** start **

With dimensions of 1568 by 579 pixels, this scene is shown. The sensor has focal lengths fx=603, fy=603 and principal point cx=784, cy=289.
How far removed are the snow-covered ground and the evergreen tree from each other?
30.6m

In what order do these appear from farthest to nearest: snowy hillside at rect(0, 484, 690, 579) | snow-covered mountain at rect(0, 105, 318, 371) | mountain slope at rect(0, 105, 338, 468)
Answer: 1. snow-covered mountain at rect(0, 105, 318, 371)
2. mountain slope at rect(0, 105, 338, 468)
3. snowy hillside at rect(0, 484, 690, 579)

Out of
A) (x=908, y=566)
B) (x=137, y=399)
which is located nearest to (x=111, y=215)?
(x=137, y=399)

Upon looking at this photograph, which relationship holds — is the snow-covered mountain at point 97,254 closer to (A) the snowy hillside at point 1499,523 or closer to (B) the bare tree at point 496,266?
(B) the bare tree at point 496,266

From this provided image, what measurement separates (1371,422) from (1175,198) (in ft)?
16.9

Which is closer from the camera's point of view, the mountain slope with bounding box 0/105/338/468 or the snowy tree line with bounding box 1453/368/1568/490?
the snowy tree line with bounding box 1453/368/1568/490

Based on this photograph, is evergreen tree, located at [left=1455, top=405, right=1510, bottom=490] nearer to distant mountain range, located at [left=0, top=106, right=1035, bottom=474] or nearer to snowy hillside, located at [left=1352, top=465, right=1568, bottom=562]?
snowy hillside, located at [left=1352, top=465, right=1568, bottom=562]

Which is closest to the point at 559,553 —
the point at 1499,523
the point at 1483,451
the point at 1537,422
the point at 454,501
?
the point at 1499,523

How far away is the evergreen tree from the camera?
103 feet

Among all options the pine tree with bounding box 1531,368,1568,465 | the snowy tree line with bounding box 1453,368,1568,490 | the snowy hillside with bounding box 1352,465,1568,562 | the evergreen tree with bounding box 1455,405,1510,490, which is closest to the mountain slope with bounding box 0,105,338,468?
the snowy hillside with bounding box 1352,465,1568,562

** end **

**Exercise requirements**
Arrange the lines from the one containing "Among all options" through the end, inclusive, as a two-column CSV with the headers text and answer. Put each text and its answer in one row, with each field in quotation marks and any line breaks replaced by spaces.

**Solution**
text,answer
"Among all options the pine tree with bounding box 1531,368,1568,465 | the snowy tree line with bounding box 1453,368,1568,490 | the snowy hillside with bounding box 1352,465,1568,562 | the evergreen tree with bounding box 1455,405,1510,490, which is closest to the mountain slope with bounding box 0,105,338,468?","the snowy hillside with bounding box 1352,465,1568,562"